▶ Work to complete
Reproduce exactly, with no other output, every line of the data below from the line containing "Considering the depicted" to the end, inclusive.
Begin
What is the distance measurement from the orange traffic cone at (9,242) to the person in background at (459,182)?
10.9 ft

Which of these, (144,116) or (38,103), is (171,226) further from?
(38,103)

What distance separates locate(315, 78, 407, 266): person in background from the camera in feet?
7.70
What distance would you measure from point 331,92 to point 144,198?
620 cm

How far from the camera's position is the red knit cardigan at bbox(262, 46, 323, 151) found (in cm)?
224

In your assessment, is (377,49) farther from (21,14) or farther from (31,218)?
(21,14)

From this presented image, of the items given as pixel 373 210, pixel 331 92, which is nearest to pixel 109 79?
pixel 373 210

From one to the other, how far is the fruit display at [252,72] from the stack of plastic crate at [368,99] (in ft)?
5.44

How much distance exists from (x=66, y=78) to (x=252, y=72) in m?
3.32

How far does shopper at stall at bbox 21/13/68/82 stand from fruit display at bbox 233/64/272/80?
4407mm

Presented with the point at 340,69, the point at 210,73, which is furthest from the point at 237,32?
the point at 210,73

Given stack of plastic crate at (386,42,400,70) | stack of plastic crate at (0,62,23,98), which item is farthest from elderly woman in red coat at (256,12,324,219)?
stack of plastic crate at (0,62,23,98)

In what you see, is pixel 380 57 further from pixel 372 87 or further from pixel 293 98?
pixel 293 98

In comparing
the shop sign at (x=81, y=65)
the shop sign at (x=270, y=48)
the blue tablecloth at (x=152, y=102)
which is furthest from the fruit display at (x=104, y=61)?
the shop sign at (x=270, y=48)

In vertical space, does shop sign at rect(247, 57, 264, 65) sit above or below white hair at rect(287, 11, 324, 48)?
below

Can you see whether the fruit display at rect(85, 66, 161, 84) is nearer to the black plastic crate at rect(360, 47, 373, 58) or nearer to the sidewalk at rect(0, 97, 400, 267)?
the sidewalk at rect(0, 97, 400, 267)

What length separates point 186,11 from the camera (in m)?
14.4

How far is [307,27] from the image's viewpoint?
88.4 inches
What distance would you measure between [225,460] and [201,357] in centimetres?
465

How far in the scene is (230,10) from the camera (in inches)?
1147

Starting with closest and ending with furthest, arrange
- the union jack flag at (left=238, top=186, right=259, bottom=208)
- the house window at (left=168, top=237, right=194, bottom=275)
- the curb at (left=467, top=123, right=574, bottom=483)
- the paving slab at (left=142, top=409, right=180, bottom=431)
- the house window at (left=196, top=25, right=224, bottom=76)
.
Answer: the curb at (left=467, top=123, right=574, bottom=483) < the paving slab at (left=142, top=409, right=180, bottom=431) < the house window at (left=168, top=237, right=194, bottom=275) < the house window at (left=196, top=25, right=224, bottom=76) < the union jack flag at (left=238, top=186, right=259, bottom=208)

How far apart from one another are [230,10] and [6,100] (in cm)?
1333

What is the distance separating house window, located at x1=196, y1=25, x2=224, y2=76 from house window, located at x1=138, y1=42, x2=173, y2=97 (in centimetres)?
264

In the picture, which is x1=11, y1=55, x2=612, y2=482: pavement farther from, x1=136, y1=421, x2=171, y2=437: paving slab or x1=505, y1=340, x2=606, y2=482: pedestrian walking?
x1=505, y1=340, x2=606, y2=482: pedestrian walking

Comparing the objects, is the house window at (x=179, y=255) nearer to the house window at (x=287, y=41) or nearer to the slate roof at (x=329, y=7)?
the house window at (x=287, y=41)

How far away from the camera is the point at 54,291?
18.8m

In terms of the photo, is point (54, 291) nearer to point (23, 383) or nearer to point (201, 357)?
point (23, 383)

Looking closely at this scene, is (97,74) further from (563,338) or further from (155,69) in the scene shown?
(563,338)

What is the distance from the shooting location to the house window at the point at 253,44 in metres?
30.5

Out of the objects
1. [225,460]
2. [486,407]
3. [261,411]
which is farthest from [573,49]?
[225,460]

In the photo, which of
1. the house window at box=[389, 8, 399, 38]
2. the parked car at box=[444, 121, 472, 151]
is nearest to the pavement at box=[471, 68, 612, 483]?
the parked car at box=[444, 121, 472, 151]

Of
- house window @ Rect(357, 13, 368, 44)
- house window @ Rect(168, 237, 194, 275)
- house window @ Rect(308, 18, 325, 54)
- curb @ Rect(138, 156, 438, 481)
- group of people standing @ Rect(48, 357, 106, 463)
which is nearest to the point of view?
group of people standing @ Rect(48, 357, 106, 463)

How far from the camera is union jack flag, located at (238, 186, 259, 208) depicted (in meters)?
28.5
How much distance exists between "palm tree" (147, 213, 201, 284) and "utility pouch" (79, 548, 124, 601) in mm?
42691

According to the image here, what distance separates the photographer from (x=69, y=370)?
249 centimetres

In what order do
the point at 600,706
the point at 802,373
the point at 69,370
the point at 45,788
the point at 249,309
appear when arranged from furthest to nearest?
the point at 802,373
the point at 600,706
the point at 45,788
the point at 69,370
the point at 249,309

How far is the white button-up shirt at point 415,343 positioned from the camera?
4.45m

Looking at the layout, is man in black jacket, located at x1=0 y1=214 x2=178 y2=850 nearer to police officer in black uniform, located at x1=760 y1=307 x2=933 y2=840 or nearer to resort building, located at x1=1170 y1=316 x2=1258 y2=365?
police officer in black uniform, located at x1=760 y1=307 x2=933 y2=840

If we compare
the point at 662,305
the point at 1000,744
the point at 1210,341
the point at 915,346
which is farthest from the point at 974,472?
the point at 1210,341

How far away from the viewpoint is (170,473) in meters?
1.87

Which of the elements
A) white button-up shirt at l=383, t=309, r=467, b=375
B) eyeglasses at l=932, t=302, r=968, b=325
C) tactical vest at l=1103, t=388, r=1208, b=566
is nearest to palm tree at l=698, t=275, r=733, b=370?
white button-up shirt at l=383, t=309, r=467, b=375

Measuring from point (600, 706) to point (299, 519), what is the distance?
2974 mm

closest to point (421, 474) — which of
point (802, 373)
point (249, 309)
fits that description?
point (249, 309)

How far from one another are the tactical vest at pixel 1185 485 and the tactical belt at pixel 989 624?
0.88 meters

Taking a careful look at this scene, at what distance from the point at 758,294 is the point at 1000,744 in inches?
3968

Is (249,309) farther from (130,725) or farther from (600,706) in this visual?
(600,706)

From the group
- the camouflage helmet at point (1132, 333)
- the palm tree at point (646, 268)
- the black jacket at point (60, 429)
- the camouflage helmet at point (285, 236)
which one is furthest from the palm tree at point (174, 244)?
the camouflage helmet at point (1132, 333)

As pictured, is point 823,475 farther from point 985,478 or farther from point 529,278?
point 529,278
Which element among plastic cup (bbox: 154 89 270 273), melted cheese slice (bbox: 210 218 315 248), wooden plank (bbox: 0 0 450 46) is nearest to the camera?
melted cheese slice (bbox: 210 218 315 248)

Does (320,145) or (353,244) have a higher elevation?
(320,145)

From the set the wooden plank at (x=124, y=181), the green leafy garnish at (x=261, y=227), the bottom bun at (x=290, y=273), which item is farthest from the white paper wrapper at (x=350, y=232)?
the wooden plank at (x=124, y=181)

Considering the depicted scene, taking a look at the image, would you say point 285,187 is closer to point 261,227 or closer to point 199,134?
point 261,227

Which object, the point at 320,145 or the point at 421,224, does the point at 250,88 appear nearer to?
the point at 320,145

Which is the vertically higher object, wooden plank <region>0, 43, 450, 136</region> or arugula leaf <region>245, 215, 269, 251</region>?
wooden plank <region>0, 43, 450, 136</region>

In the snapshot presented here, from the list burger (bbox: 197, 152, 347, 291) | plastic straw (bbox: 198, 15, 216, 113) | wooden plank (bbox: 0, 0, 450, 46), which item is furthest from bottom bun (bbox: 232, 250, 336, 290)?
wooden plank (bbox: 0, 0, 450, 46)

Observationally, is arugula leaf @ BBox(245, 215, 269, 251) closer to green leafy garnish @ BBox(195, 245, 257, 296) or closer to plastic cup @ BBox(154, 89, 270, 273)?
End
▶ Correct response
Considering the depicted scene, taking a look at the image, would you say point 285,187 is closer to point 261,227 or closer to point 199,134?
point 261,227

Which object, the point at 320,145 or the point at 421,224, does the point at 250,88 appear nearer to?
the point at 320,145

Which is the vertically higher object, wooden plank <region>0, 43, 450, 136</region> or arugula leaf <region>245, 215, 269, 251</region>?
wooden plank <region>0, 43, 450, 136</region>

In the snapshot presented here, from the list burger (bbox: 197, 152, 347, 291) | plastic straw (bbox: 198, 15, 216, 113) | wooden plank (bbox: 0, 0, 450, 46), which item is furthest from bottom bun (bbox: 232, 250, 336, 290)?
wooden plank (bbox: 0, 0, 450, 46)

Observationally, is arugula leaf @ BBox(245, 215, 269, 251) closer to green leafy garnish @ BBox(195, 245, 257, 296) or closer to plastic cup @ BBox(154, 89, 270, 273)?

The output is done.